■ What is asked:
1) In the lighting device description, what is the heat sink for?
2) Continue the lighting device description after its final sentence.

■ Provided text:
With reference to FIGS. 2A and 2B, a lighting device according to embodiments of the present invention will be described.

FIG. 2A shows a cross section of a lighting device 2 comprising a light source 210 including several LEDs 215 arranged at a base plate 245 and enclosed by a preferably bulb shaped envelope 220. The LEDs 215 have a main forward emission direction 20 substantially parallel to the optical axis 200 of the lighting device 2 and pointing away from the LEDs 215. The lighting device 2 may optionally comprise a screw base 250 for fitting the lighting device 2 in a lamp fitting, and a heat sink 240 for cooling the light source 210 and the electronics (not shown) used for driving the light source 210.

■ Provided material:

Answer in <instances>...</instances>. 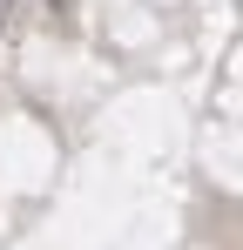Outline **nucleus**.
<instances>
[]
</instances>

==

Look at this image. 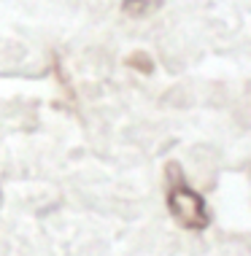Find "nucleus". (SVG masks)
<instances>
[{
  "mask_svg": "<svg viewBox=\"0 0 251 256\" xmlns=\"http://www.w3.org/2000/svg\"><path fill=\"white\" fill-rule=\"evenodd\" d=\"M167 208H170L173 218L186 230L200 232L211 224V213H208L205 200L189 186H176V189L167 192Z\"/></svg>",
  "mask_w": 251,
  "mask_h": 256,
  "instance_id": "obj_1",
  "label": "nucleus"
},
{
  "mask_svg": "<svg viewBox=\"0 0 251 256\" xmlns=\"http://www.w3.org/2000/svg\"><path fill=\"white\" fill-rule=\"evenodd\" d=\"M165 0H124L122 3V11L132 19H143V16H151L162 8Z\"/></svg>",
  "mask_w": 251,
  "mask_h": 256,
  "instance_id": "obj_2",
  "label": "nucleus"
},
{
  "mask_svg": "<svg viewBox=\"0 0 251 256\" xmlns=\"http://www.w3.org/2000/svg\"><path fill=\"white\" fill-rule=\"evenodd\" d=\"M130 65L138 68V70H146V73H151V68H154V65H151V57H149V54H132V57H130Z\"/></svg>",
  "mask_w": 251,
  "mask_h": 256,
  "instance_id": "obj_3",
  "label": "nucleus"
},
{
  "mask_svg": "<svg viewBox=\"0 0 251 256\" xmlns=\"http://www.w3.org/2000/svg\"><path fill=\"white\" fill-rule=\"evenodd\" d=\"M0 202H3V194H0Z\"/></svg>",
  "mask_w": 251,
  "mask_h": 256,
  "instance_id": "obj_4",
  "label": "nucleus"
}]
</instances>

--

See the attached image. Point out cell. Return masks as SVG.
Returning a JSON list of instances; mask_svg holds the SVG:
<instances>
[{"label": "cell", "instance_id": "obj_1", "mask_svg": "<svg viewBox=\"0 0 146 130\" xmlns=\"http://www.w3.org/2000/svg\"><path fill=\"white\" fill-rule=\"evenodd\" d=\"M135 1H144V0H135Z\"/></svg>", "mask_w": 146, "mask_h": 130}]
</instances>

■ Task answers:
1) It cools the light source 210 and the electronics that drive the light source.

2)
The envelope 220 comprises an upper portion 225 arranged in front of the light source 210 such that light emitted from the light source 210 substantially in the main forward emission direction 20 impinges on the upper portion 225. The envelope 220 further comprises a lateral portion (or sidewall) 227 arranged such that light emitted from the light source 210 substantially in the lateral direction impinges on the lateral portion 227. The upper portion 225 has scattering properties for reflecting a part of the impinging light laterally and backwardly (as illustrated by arrows 25), and transmitting a part of the impinging light out of the envelope 220. The reflection of light laterally and backwardly increases the light intensity of the lighting device 2 in the lateral and backward directions, while the transmission of light through the upper portion 225 still provides light emission from the lighting device 2 in the forward direction, which reduces the dark area obtained in the prior art (illustrated in FIG. 1B). Preferably, the upper portion 225 may be adapted such that at least 10%, or even more preferably, at least 25% of the light impinging on the upper portion is transmitted through the upper portion 225. A transmittance of 10% may be sufficient to significantly reduce the visibility of any dark area at the envelope 220, and a transmittance of 25% may give the appearance of a bulb that is fully lit. Further, the lateral portion 227 may be adapted to have a higher transmittance than the upper portion 225. For example, the lateral portion 227 may be adapted to transmit up to 80%, 90% or even almost 100% of impinging light. Optionally, the level of scattering in the upper portion 225 may gradually decrease towards the lateral portion 227 so as to provide a smooth transition between the upper portion 225 and the lateral portion 227.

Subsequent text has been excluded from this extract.